Ongoing: Build the Habit

Reinforce data culture:

  • Celebrate data-driven wins.
  • Share learnings from data.
  • Train team on data skills.
  • Improve data quality continuously.
  • Expand tracking as you grow.

The Truth About Data in Resource-Constrained Enterprises

Data doesn’t need to be sophisticated to be useful. It needs to be relevant, accurate, and actually used.
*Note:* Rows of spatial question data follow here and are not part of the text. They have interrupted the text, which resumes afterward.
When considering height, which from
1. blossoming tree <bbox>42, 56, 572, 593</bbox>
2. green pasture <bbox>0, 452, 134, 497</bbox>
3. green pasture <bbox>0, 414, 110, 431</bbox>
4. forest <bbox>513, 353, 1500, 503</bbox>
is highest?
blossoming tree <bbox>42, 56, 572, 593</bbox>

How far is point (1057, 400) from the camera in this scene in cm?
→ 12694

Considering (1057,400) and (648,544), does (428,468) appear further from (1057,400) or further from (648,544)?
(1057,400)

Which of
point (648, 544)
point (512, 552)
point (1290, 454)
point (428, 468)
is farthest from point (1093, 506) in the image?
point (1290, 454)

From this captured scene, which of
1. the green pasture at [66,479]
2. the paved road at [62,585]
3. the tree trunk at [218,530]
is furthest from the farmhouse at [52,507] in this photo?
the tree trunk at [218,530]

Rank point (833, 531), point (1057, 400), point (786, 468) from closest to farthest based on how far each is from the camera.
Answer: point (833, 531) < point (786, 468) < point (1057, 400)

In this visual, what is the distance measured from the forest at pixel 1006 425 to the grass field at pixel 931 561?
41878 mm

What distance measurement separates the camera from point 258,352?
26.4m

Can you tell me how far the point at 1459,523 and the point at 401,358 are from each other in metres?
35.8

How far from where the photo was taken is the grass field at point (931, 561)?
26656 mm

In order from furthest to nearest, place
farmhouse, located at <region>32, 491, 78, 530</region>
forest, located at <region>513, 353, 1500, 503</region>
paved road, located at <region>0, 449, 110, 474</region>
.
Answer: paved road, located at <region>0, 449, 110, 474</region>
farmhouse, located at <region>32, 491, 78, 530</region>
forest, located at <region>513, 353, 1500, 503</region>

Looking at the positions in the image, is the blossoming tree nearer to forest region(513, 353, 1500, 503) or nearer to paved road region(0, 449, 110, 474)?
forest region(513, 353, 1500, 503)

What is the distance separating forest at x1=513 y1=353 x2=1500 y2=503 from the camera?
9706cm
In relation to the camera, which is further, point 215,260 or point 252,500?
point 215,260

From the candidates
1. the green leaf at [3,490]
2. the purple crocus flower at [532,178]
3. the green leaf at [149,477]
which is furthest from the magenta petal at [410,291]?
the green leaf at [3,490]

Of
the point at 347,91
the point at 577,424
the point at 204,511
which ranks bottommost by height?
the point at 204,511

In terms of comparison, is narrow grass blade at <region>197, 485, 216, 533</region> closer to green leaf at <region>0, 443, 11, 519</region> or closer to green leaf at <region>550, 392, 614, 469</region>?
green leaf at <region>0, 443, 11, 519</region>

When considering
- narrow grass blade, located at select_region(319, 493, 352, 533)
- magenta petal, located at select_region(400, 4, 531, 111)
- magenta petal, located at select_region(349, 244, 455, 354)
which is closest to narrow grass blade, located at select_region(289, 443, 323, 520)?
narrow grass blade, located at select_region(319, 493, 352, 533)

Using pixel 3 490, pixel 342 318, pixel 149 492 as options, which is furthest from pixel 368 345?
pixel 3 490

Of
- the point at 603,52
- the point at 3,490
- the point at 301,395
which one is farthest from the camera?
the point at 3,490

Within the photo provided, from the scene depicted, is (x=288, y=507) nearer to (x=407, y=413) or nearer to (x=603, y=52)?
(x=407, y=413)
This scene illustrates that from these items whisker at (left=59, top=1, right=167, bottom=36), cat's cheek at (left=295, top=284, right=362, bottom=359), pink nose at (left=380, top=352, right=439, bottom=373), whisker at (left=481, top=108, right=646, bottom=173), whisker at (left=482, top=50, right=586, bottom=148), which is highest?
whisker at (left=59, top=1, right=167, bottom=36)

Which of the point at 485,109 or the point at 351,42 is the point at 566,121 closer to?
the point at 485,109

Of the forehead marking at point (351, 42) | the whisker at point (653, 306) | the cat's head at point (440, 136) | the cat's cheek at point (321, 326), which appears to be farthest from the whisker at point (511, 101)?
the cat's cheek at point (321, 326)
The enterprises that succeed aren’t those with the fanciest analytics. They’re the ones that:

  • Track the right metrics consistently.
  • Use simple tools they can maintain.
  • Make decisions based on evidence, not opinions.
  • Build data into their culture and rituals.
  • Focus on action, not perfect analysis.

So stop waiting for:

  • More resources to invest in data systems.
  • Data scientists to hire.
  • Perfect data quality.
  • Sophisticated analytics tools.
  • Complete certainty before making decisions.

Start now with:

  • Spreadsheets and mobile forms.
  • The metrics that drive your business.
  • Weekly reviews that inform decisions.
  • Experiments that test assumptions.
  • Learning from data you already have.

Every day you operate without data is a day you’re making expensive decisions blind.

Build your data muscle. Start simple. Use what you learn. Get better over time.

Your mission deserves evidence-based decisions, not gut-feel gambles.

The One Question That Changes Everything

Before making your next major decision, ask:

“What data would help me make this decision better — and can I get that data in the next week?”

If yes, get the data. Then decide.

If no, make the best decision with available data, but commit to collecting better data going forward.

Never let lack of data be an excuse for indefinite delays. But never let lack of data be an excuse for preventably bad decisions either.

Use data to decide better, faster, with less waste.

That’s the competitive advantage hiding in your spreadsheets.

What’s the one decision you’re facing right now? What data would help you make it better? And what’s stopping you from collecting that data this week?